REQUIRED ACTION:
Only the lines that include "https" should be copied from the data below.

INPUT MATERIAL:
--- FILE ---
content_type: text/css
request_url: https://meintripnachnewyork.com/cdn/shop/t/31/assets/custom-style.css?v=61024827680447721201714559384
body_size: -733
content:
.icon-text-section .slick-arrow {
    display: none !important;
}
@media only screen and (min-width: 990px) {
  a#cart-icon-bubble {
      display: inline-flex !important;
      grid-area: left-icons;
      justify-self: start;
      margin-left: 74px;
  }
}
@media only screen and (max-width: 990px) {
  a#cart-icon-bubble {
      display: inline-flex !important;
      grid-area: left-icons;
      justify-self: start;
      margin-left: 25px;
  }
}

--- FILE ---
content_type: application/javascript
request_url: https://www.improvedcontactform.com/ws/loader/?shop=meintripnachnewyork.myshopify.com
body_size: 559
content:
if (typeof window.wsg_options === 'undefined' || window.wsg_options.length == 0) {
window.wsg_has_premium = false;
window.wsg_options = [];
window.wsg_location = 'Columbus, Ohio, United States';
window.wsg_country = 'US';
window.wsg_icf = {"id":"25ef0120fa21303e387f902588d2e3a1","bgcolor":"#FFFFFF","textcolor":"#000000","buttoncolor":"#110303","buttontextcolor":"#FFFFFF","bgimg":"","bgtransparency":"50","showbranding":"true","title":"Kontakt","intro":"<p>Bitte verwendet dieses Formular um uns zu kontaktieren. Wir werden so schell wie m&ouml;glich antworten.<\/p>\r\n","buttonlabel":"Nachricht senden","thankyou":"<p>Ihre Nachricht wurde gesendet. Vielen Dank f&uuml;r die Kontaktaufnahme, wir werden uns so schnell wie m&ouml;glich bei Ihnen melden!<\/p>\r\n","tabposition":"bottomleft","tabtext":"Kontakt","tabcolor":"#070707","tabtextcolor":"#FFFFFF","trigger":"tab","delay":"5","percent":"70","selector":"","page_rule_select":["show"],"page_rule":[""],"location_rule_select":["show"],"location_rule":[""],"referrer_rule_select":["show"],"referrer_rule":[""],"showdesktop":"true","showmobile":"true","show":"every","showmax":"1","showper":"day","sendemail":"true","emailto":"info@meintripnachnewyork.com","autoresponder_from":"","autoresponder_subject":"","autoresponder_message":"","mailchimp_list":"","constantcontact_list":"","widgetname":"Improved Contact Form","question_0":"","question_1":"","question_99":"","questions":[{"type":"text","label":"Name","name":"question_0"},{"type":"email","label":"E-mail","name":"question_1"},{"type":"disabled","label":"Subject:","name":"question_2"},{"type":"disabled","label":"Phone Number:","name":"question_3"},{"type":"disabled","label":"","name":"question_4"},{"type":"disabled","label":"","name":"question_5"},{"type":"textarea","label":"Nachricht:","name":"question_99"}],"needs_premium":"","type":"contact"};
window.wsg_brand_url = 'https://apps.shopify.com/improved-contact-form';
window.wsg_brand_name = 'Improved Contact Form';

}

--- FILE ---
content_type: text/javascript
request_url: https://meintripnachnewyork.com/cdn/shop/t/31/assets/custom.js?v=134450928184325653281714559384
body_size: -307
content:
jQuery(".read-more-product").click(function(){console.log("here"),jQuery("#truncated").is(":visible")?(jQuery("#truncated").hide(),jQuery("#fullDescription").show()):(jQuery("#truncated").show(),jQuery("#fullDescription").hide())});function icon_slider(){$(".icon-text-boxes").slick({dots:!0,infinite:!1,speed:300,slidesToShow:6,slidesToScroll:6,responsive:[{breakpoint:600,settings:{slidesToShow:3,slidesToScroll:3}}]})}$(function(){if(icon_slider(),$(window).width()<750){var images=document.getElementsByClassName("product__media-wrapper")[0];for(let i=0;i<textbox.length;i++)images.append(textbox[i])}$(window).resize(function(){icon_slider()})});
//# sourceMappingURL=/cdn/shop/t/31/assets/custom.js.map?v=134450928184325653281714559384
...
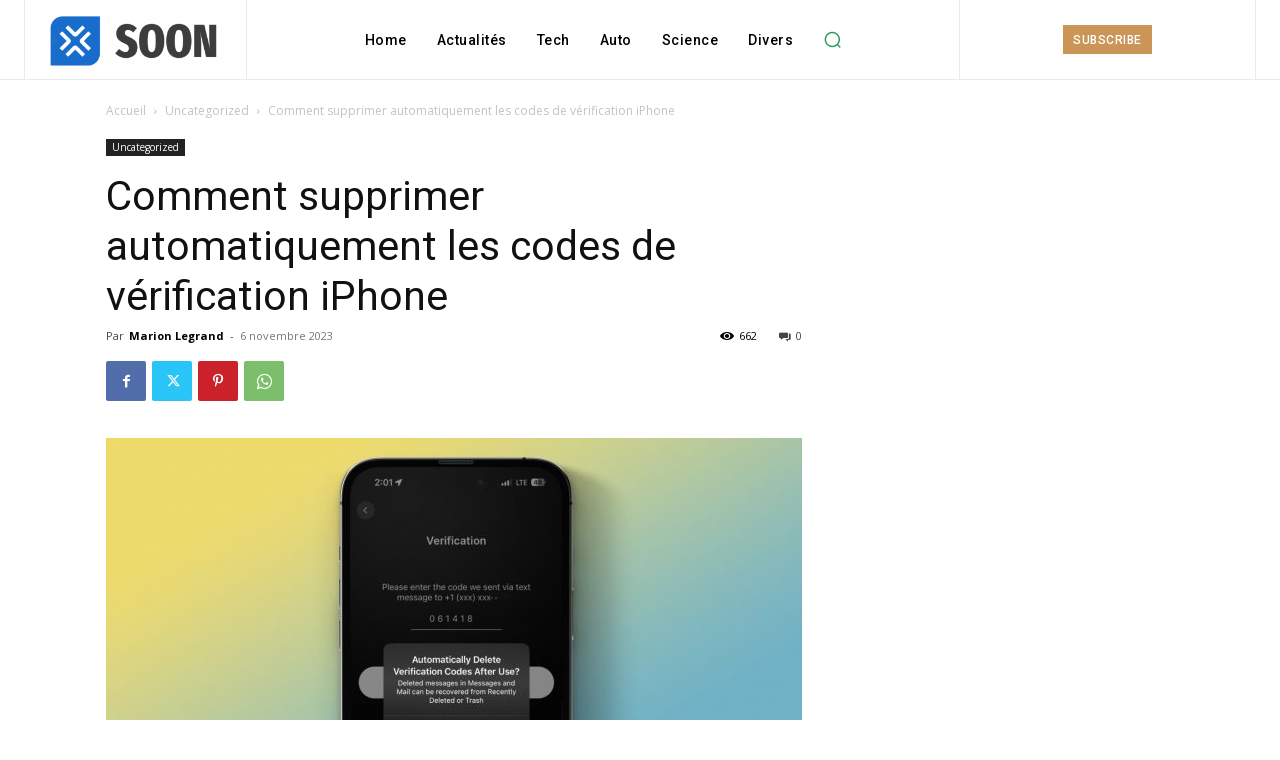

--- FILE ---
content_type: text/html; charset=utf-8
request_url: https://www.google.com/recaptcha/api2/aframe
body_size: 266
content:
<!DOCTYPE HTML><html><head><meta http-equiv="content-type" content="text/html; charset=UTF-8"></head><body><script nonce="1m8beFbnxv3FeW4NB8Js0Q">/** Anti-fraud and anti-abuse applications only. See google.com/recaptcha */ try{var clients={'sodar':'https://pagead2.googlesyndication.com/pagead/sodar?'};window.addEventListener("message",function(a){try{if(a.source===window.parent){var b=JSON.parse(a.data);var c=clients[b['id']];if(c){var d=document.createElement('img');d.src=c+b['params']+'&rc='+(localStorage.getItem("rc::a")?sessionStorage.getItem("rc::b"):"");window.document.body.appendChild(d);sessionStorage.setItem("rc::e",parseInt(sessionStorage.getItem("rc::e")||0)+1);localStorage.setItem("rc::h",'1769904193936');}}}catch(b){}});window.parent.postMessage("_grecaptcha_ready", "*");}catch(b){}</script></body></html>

TASK RESPONSE:
request_url: https://meintripnachnewyork.com/cdn/shop/t/31/assets/custom-style.css?v=61024827680447721201714559384
request_url: https://www.improvedcontactform.com/ws/loader/?shop=meintripnachnewyork.myshopify.com
window.wsg_brand_url = 'https://apps.shopify.com/improved-contact-form';
request_url: https://meintripnachnewyork.com/cdn/shop/t/31/assets/custom.js?v=134450928184325653281714559384
request_url: https://www.google.com/recaptcha/api2/aframe
<!DOCTYPE HTML><html><head><meta http-equiv="content-type" content="text/html; charset=UTF-8"></head><body><script nonce="1m8beFbnxv3FeW4NB8Js0Q">/** Anti-fraud and anti-abuse applications only. See google.com/recaptcha */ try{var clients={'sodar':'https://pagead2.googlesyndication.com/pagead/sodar?'};window.addEventListener("message",function(a){try{if(a.source===window.parent){var b=JSON.parse(a.data);var c=clients[b['id']];if(c){var d=document.createElement('img');d.src=c+b['params']+'&rc='+(localStorage.getItem("rc::a")?sessionStorage.getItem("rc::b"):"");window.document.body.appendChild(d);sessionStorage.setItem("rc::e",parseInt(sessionStorage.getItem("rc::e")||0)+1);localStorage.setItem("rc::h",'1769904193936');}}}catch(b){}});window.parent.postMessage("_grecaptcha_ready", "*");}catch(b){}</script></body></html>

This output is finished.